• **ASSIGNMENT**
So that the copy stays text only, transcribe the data below exactly and exclude the images.

___ RECORD EXCERPTS

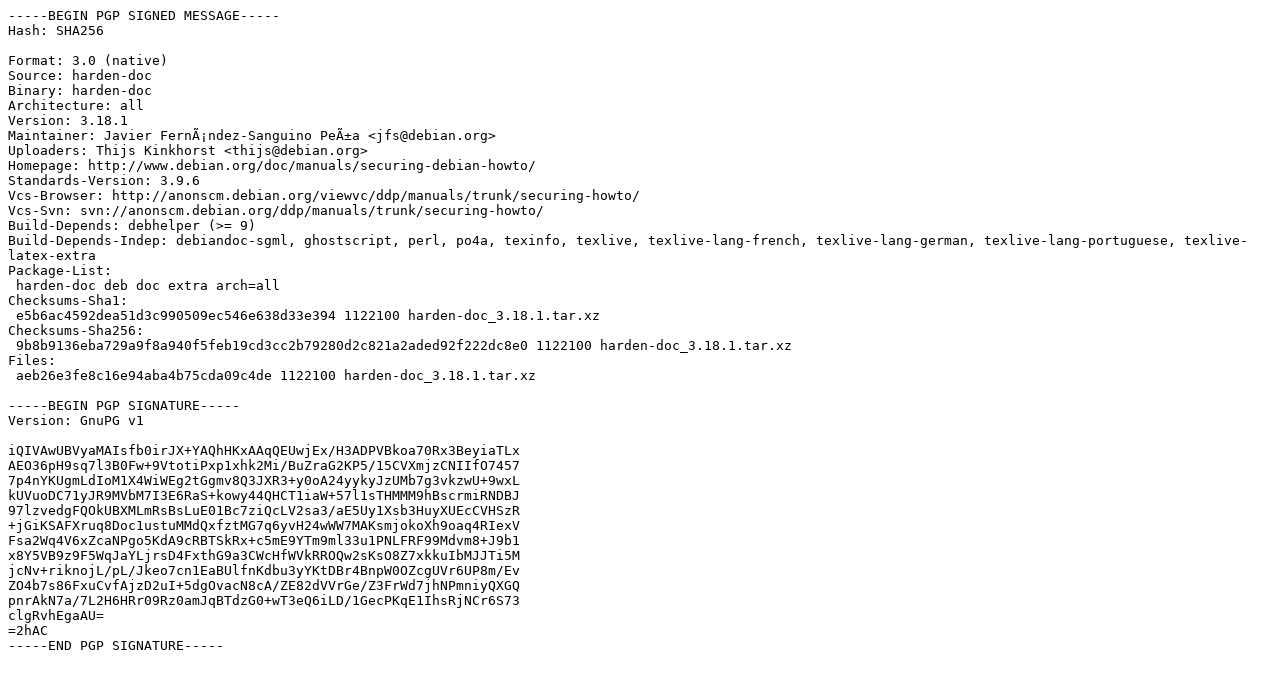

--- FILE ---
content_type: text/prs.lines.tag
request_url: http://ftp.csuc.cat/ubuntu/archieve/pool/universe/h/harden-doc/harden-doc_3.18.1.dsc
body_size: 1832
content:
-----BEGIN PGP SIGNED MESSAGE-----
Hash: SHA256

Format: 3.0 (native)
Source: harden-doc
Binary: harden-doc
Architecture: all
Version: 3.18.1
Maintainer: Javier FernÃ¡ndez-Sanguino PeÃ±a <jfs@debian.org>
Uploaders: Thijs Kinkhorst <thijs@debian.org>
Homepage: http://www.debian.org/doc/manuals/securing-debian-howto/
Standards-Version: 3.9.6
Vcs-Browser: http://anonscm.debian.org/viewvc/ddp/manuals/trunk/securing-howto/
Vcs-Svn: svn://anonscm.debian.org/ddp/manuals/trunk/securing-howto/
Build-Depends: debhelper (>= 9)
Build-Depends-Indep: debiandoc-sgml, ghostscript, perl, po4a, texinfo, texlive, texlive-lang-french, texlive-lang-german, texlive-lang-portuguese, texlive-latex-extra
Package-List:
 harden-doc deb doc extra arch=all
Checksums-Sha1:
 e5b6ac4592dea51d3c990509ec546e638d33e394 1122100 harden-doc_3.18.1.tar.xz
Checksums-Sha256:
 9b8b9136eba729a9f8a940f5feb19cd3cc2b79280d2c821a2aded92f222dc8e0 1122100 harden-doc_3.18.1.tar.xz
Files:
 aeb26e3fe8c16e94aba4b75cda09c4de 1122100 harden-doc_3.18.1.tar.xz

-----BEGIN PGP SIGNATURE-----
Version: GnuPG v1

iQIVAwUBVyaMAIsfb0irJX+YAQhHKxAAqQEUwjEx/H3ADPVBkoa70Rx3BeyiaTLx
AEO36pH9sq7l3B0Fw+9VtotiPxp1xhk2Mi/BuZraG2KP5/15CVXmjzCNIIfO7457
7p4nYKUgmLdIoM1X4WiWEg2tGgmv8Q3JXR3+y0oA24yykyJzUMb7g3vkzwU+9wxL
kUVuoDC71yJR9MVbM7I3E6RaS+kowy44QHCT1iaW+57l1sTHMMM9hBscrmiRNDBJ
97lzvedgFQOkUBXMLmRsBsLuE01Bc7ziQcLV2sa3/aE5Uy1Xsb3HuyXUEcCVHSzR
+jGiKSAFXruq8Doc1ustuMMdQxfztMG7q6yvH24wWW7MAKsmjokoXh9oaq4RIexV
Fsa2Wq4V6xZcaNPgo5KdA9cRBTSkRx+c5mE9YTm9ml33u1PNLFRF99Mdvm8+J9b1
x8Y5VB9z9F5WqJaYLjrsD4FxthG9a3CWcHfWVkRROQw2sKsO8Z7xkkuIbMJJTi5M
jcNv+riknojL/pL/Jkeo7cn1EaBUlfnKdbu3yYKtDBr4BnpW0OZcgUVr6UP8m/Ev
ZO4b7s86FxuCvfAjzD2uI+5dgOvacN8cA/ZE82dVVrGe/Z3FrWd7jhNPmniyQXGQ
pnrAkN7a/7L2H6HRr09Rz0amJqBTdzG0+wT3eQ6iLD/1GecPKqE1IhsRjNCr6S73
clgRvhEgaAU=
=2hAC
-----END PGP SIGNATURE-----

______

• **WRITTEN SOLUTION**
--- FILE ---
content_type: text/prs.lines.tag
request_url: http://ftp.csuc.cat/ubuntu/archieve/pool/universe/h/harden-doc/harden-doc_3.18.1.dsc
body_size: 1832
content:
-----BEGIN PGP SIGNED MESSAGE-----
Hash: SHA256

Format: 3.0 (native)
Source: harden-doc
Binary: harden-doc
Architecture: all
Version: 3.18.1
Maintainer: Javier FernÃ¡ndez-Sanguino PeÃ±a <jfs@debian.org>
Uploaders: Thijs Kinkhorst <thijs@debian.org>
Homepage: http://www.debian.org/doc/manuals/securing-debian-howto/
Standards-Version: 3.9.6
Vcs-Browser: http://anonscm.debian.org/viewvc/ddp/manuals/trunk/securing-howto/
Vcs-Svn: svn://anonscm.debian.org/ddp/manuals/trunk/securing-howto/
Build-Depends: debhelper (>= 9)
Build-Depends-Indep: debiandoc-sgml, ghostscript, perl, po4a, texinfo, texlive, texlive-lang-french, texlive-lang-german, texlive-lang-portuguese, texlive-latex-extra
Package-List:
 harden-doc deb doc extra arch=all
Checksums-Sha1:
 e5b6ac4592dea51d3c990509ec546e638d33e394 1122100 harden-doc_3.18.1.tar.xz
Checksums-Sha256:
 9b8b9136eba729a9f8a940f5feb19cd3cc2b79280d2c821a2aded92f222dc8e0 1122100 harden-doc_3.18.1.tar.xz
Files:
 aeb26e3fe8c16e94aba4b75cda09c4de 1122100 harden-doc_3.18.1.tar.xz

-----BEGIN PGP SIGNATURE-----
Version: GnuPG v1

iQIVAwUBVyaMAIsfb0irJX+YAQhHKxAAqQEUwjEx/H3ADPVBkoa70Rx3BeyiaTLx
AEO36pH9sq7l3B0Fw+9VtotiPxp1xhk2Mi/BuZraG2KP5/15CVXmjzCNIIfO7457
7p4nYKUgmLdIoM1X4WiWEg2tGgmv8Q3JXR3+y0oA24yykyJzUMb7g3vkzwU+9wxL
kUVuoDC71yJR9MVbM7I3E6RaS+kowy44QHCT1iaW+57l1sTHMMM9hBscrmiRNDBJ
97lzvedgFQOkUBXMLmRsBsLuE01Bc7ziQcLV2sa3/aE5Uy1Xsb3HuyXUEcCVHSzR
+jGiKSAFXruq8Doc1ustuMMdQxfztMG7q6yvH24wWW7MAKsmjokoXh9oaq4RIexV
Fsa2Wq4V6xZcaNPgo5KdA9cRBTSkRx+c5mE9YTm9ml33u1PNLFRF99Mdvm8+J9b1
x8Y5VB9z9F5WqJaYLjrsD4FxthG9a3CWcHfWVkRROQw2sKsO8Z7xkkuIbMJJTi5M
jcNv+riknojL/pL/Jkeo7cn1EaBUlfnKdbu3yYKtDBr4BnpW0OZcgUVr6UP8m/Ev
ZO4b7s86FxuCvfAjzD2uI+5dgOvacN8cA/ZE82dVVrGe/Z3FrWd7jhNPmniyQXGQ
pnrAkN7a/7L2H6HRr09Rz0amJqBTdzG0+wT3eQ6iLD/1GecPKqE1IhsRjNCr6S73
clgRvhEgaAU=
=2hAC
-----END PGP SIGNATURE-----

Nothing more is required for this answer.